7. Pour dire n'y avoir lieu de statuer sur les demandes de la caisse, l'arrêt retient que celle-ci indiquait dans sa déclaration interjeter appel du jugement rendu le 2 avril 2019, dans le litige l'opposant à l'employeur, sans mentionner aucun chef de jugement critiqué, qu'en ne mentionnant pas le chef du jugement critiqué, l'appel n'opérait pas d'effet dévolutif et qu'elle n'était donc investie de la connaissance d'aucun litige.

8. En statuant ainsi, alors que le litige relevait du contentieux de la sécurité sociale pour lequel la procédure d'appel est sans représentation obligatoire, la cour d'appel a violé les textes susvisés.

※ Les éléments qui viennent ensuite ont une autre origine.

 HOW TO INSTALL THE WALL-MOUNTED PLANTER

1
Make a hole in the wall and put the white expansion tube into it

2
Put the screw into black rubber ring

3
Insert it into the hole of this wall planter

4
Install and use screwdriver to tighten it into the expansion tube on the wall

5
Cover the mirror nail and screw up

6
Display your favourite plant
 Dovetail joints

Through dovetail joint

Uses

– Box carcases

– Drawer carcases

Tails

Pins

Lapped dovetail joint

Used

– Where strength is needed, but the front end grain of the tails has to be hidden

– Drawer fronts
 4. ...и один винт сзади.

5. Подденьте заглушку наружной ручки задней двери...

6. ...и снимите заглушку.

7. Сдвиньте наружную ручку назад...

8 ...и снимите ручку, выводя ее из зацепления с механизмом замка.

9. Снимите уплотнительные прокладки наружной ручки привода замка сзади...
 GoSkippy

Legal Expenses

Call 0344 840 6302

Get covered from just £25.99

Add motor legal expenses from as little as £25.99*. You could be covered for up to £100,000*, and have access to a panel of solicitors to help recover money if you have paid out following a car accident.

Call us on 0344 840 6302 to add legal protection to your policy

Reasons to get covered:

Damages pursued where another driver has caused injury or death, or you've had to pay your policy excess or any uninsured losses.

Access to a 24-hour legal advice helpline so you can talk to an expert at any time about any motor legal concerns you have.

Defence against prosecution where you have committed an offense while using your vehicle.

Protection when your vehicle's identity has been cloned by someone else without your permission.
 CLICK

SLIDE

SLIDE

PAR CES MOTIFS, et sans qu'il y ait lieu de statuer sur les autres griefs du pourvoi, la Cour :

CASSE ET ANNULE, en toutes ses dispositions, l'arrêt rendu le 12 février 2021, entre les parties, par la cour d'appel de Paris ;

Remet l'affaire et les parties dans l'état où elles se trouvaient avant cet arrêt et les renvoie devant la cour d'appel de Paris autrement composée ;

Condamne la société Asturienne aux dépens ;

En application de l'article 700 du code de procédure civile🏛, condamne la société Asturienne à payer à la caisse primaire d'assurance maladie d'Indre-et-Loire la somme de 3 000 euros ;

Dit que sur les diligences du procureur général près la Cour de cassation, le présent arrêt sera transmis pour être transcrit en marge ou à la suite de l'arrêt cassé ;

Ainsi fait et jugé par la Cour de cassation, deuxième chambre civile, et prononcé par le président en son audience publique du trente juin deux mille vingt-deux. MOYEN ANNEXE au présent arrêt

Moyen produit par la SCP Foussard et Froger, avocat aux Conseils, pour la caisse primaire d'assurance maladie d'Indre-et-Loire

L'arrêt attaqué, critiqué par la Caisse, encourt la censure ;

EN CE QU' il a dit n'y avoir lieu de statuer sur les demandes de la Caisse en l'absence d'effet dévolutif de l'appel ;

ALORS QUE, premièrement, la règle suivant laquelle lorsque la déclaration d'appel tend à la réformation du jugement sans mentionner les chefs de jugement qui sont critiqués, l'effet dévolutif n'opère pas, ne s'applique pas à la procédure sans représentation obligatoire ; qu'en décidant le contraire, les juges du fond ont violé les articles 562 et 933 du code de procédure civile🏛 ;

ALORS QUE, deuxièmement, et plus subsidiairement, si, en application de l'article 562 du code de procédure civile🏛, tels qu'issu du décret n°2017-891 du 6 mai 2017🏛, lorsque la déclaration d'appel tend à la réformation du jugement sans mentionner les chefs de jugement qui sont critiqués, l'effet dévolutif n'opère pas, la règle résultant d'une interprétation nouvelle, ne peut être appliquée, à raison du droit au procès équitable, que, s'agissant de la procédure sans représenta-tion obligatoire, aux déclarations d'appel postérieures à la date de l'arrêt de la Cour de cassation l'ayant consacrée, soit le 30 janvier 2020 ; qu'en disant n'y avoir lieu de statuer sur les demandes de la Caisse en l'absence d'effet dévolutif de l'appel, faute pour la déclaration d'appel de mentionner les chefs de jugement critiqués, quand la déclaration d'appel, relevant de la procédure sans représentation obligatoire, avait été formée en juin 2019, les juges du fond ont violé les articles 562 et 933 du code de procédure civile🏛, ensemble l'article 6 § 1 de la Convention de sauvegarde des droits de l'homme et des libertés fondamentales🏛.